I am focusing on machine learning. Currently i am improving naive bayes text classifier. I am not using library but on my own coding from scratch.

Having enthusiast on research to provide better and original algorithm. One of them is able to reduce dataset more compact so that we can have dataset from big number of rows into very small number of rows compared to number of rows from query.

Suppose you have dataset with 10 thousand rows for specified query with 5 thousand rows, then using dataset optimizer, we can reduce dataset into 5 thousand rows or even (very) less. This i may call sufficient dataset.

If you want to try it, you can send your dataset at least 10 thousand rows and your query (must be relevant to dataset)

Please i can’t tackle any of your request. I’ll pick one of them and send it back to you for your review.

This must give a valuable dataset which maintain accuracy or improve accuracy.

Thanks in advance


@Seremonia, I would recommend instead of asking for a dataset, you should use an openly available dataset to test your model. Here is a resource for you:


Hi, thanks

previously i used dataset from kaggle but little bit late that mostly was expired. I can’t submit a test, rather doing myself by splitting dataset. Or i used mostly on my work.
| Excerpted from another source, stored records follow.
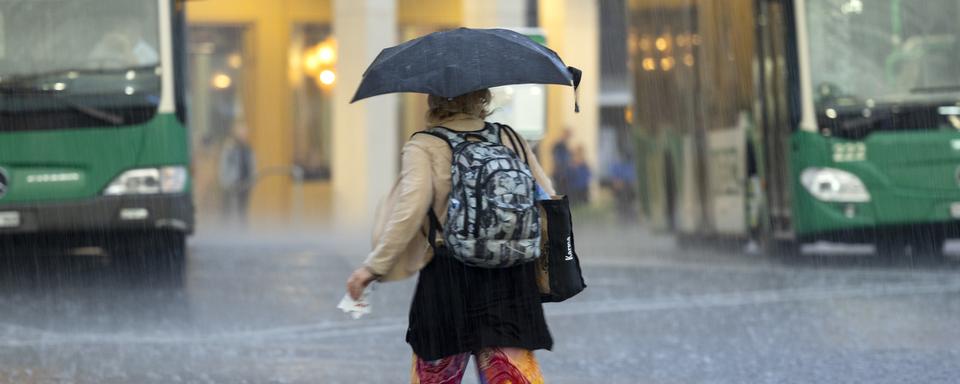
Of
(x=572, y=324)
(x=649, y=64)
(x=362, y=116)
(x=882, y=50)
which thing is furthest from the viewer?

As you mentioned on archive-ics-edu, although i knew this source, but i never use it before, until you remind me as suggested. So, thank you, i will try with this link

It would be nice if someone could provide their own project to test with me. Otherwise, it’s a good start, thank you.


If there is someone could give us a link on sentiment analysis competition (latest still active), please don’t hesitate to notify us on this thread.

Thank you so much